Giwn Lloyd, 18th Baron of Hendwr (1699–1774) and squire of Tyfos, in the county of Merioneth and of Gwersyllt Park and Plas Newydd, in the county of Denbigh, was a Welsh gentleman who lived in the 18th century and was notorious for his dissolute life. He is best remembered for the lengthy court battle which ensued after his death, lasting over twenty years, exhausting the finances of many of his kinsmen, and shocking much of Welsh society.

== Early life ==
Giwn was born in 1699 in Llandrillo-yn-Edeirnion, the son and heir of David Lloyd of Hendwr, 17th Baron of Hendwr (1668–1707) who was High Sheriff of Merionethshire in 1703. He was named after his 15th century ancestor, Y Giwn Lloyd. His father David was the son of Thomas Lloyd of Tyfos (son of Rowland Lloyd ap Thomas Lloyd ap Rowland Lloyd ap David Lloyd ap Rhydderch ap David Goch ap Thomas ap Ieuan ap David ap Ieuan ap Giwn Lloyd (d. 1425), Baron of Hendwr and a descendant of Owain Brogyntyn. His father, David, had been left Hendwr by his uncle, Maurice Jones, 16th Baron (1654–1684), son and heir of Nathanael Jones of Hendwr (1624–1683), who were kinsmen of his, also descended from Owain Brogyntyn.

== Career ==
On 15 January 1720 he was admitted to Inner Temple (although he did not progress to the bar), which began his love affair with London and he began living a Hogarthian life. In 1730 he was described by the rural dean of Merionethshire as "a profligate, young rake, who, not withstanding, affects gaiety of dress beyond any woman". In London he frequented the Thatched House Tavern, St. James's Street, a notorious Tory clubhouse, whose members included Walpole and many leading Tories of the day. This was satirised by Jonathan Swift, who was also a member, in the lines "The Deanery-house may well be matched, / Under correction, with the Thatch'd".

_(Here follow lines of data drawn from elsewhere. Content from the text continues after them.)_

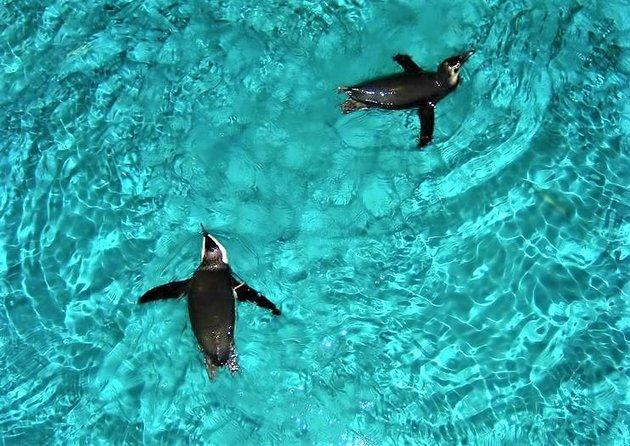 Aquarium van New England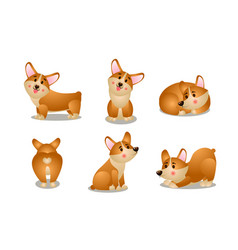 friendly brown corgi dogs in different poses vector image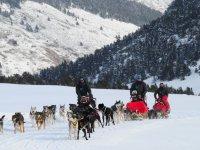 Departure with several dog sledges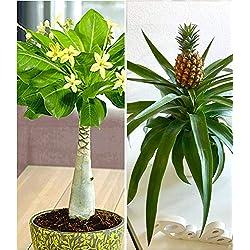 """BALDUR-Garten Zimmerpflanzen-Mix""""Südsee"""", 2 Pflanzen 1 Pflanze Hawaii-Palme und 1 Pflanze Ananaspflanze Corona"""
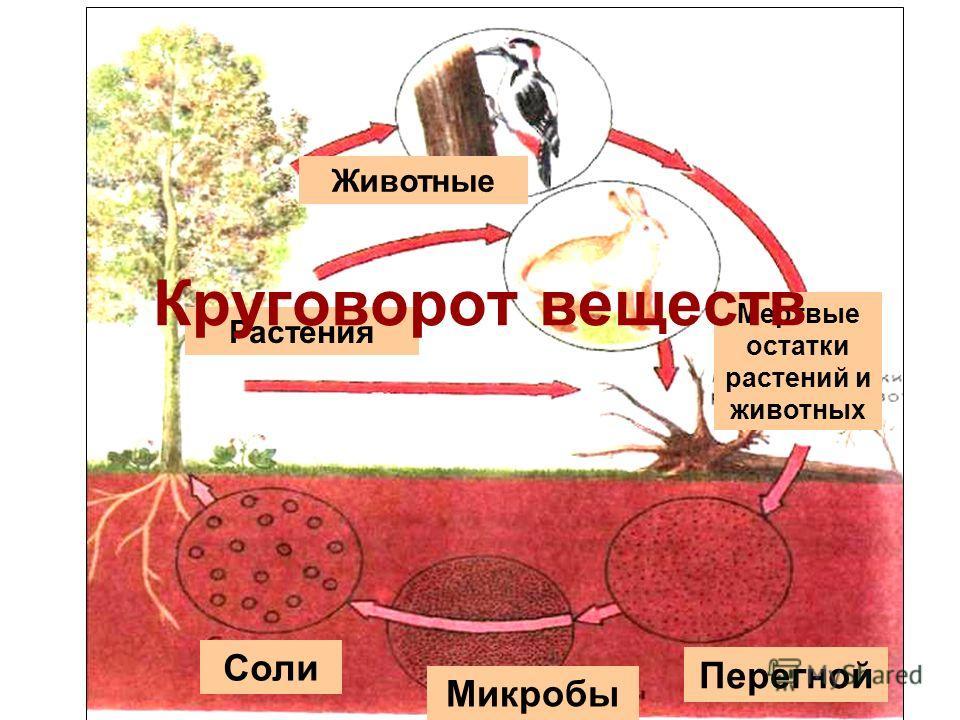 Животные Растения Мертвые остатки растений и животных Перегной Микробы Соли Круговорот веществ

During his lifetime he gathered the reputation, as was later told to the Jury in the court case, of having ‘addicted himself…to a very debauched dissipated and extravagant life’ and he ‘was peculiarly devoted to women and he had…the reputation of having natural children by these women’.

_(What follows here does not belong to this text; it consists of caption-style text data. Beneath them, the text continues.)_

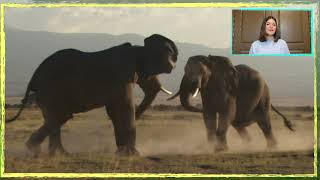 RAGING Bull Elephants! WHY Bulls Fight for Superiority?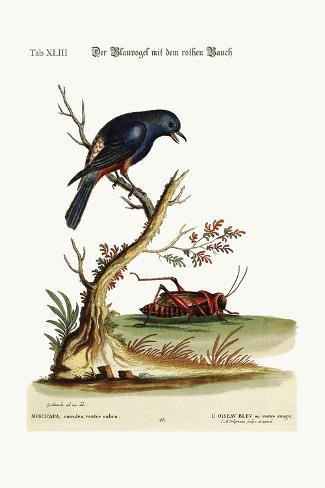The Red-Bellied Blue-Bird, 1749-73-George Edwards-Stretched Canvas Print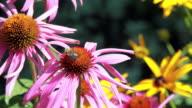 Bumblebee on Pink Echinacea Flower video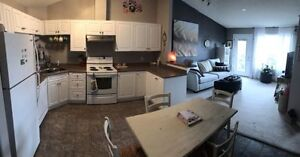 One bedroom Luxury Condo for Rent for July 1st.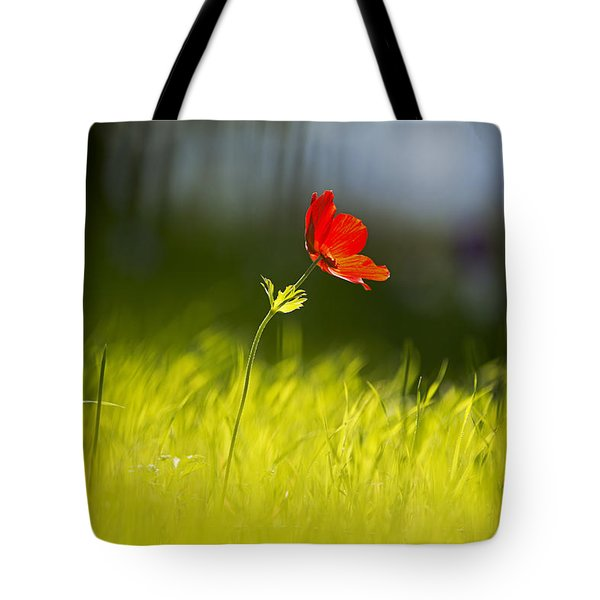 Blossomed Megiddo 1 Tote Bag by Dubi Roman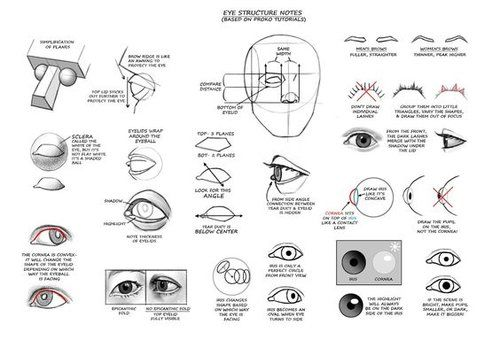 Character Anatomy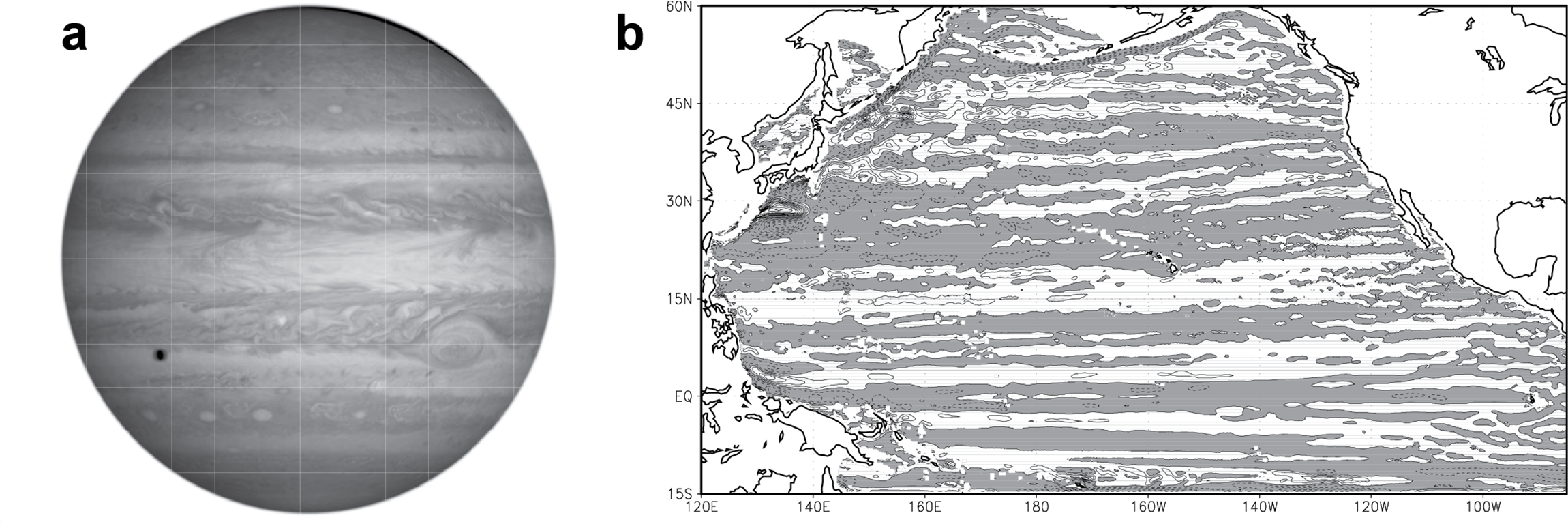 Twins: Jupiter's atmosphere and Earth's ocean? See how the composite view of the banded structure of the disk of Jupiter (a) looks similar to the zonal jets at 1000 m depth in the North Pacific Ocean (b). The North Pacific zonal jets were averaged over five years of a 58-year-long computer simulation performed by Galperin and his team, which they published in 2004 in Geophysical Research Letters [https://www.researchgate.net/publication/228797484]. The Jupiter image was taken by NASA's Cassini spacecraft on December 7, 2000 (credit: NASA/JPL/University of Arizona)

Despite living mostly in London, in later life, he exercised his responsibilities as a squire in Merionethshire, serving as a Justice of the Peace and High Sheriff in 1724. He was eventually married on 12 March 1746 to Sarah Hill, sister to Sir Rowland Hill, 1st Baronet of Hawkstone, receiving an enormous dowry of £8,000, but had no issue by her.

In North Wales, he was friends with Sir Watkin Williams-Wynn, 3rd Baronet, who granted him the Freedom of the City of Chester on 20 November 1736 (during which year he was Mayor) and Giwn may have shared his Jacobite sympathies and may have been in his Cycle Club of the White Rose.

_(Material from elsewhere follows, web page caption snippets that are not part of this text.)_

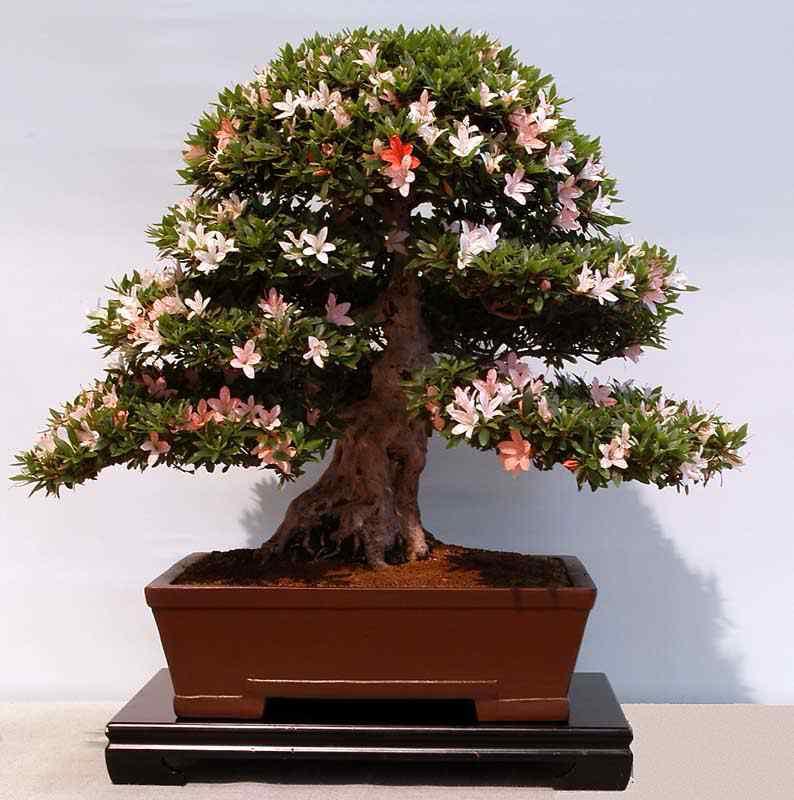 2004060087 Bonsai: A arte de criar árvores em miniatura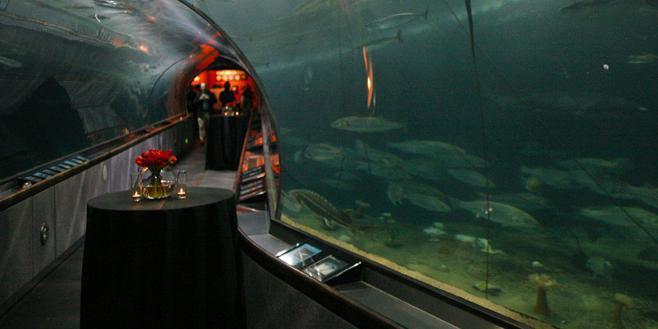 Aquarium of the Bay wedding San Francisco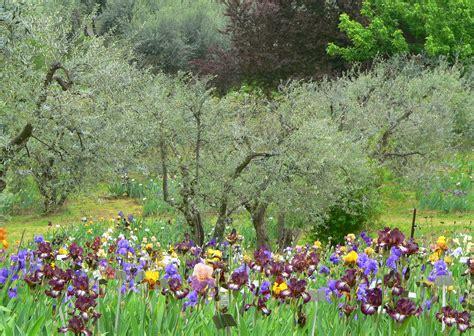 giardino iris firenze come e quando visitare il giardino dell iris di firenze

Giwn died in 1776, aged 77, and was buried in Llandrillo Church, where there is an elaborate memorial to him (now hidden behind the organ, due to the influence of the Passinghams who were later Churchwardens of the parish).

== Lawsuits 1794–1827 ==
When Giwn died in 1774 he had left the estate to his two elderly sisters and thereafter intended for the estate to go to his kinsmen at Gwerclas, as neither of the Lloyds had any children. However, in 1794 a man claiming to be Giwn's legitimate heir began a plan to seize the estate.

Giwn Lloyd had apparently had an illegitimate daughter by Elizabeth Taylor, a barmaid who worked at the Thatched-House Tavern in St. James's. Their supposed daughter Elizabeth had married Robert Passingham, a tenant-farmer of Heston, Middlesex in 1762. This daughter of Elizabeth Taylor's (and possible Giwn's) Elizabeth was baptised 27 September 1741 at St. Pancras, London, and spent her whole life at Heston in Middlesex where she was eventually buried on 30 October 1774. However Robert and Elizabeth Passingham's sons, Jonathan and Robert, claimed that Giwn had in fact married Elizabeth Taylor, the bar maid, and that as such he was the rightful heir of Hendwr. Robert Passingham bribed the curate, Mr Sawyer, at St. Pancras to forge the entries of a marriage between Giwn and Elizabeth and also change their daughter's baptism name from Elizabeth Taylor to Elizabeth Lloyd.

The next part of the Passingham's plan was to make Giwn's elderly sisters recognise them as their great-nephews and heirs. Giwn's elder sister, Miss Catherine Lloyd, had died in 1787, aged 90. The Passinghams again forged a document to prove this and they then began an action of ejectment against Miss Mary Lloyd, at the age of 91, in 1794. Mr Garrow, the counsel for Miss Mary Lloyd of Hendwr, omitted to call any witnesses to disprove the forgeries despite there being about 40 witnesses willing to do this, as Richard Hughes Lloyd of Gwerclas later writes in his manuscript. Despite the two Lloyd sisters leaving their estates to the Gwerclas family, the Passinghams obtained Hendwr in 1794 at the Shrewsbury Assizes and Miss Mary Lloyd was ejected from Hendwr and died in 1798 aged 95.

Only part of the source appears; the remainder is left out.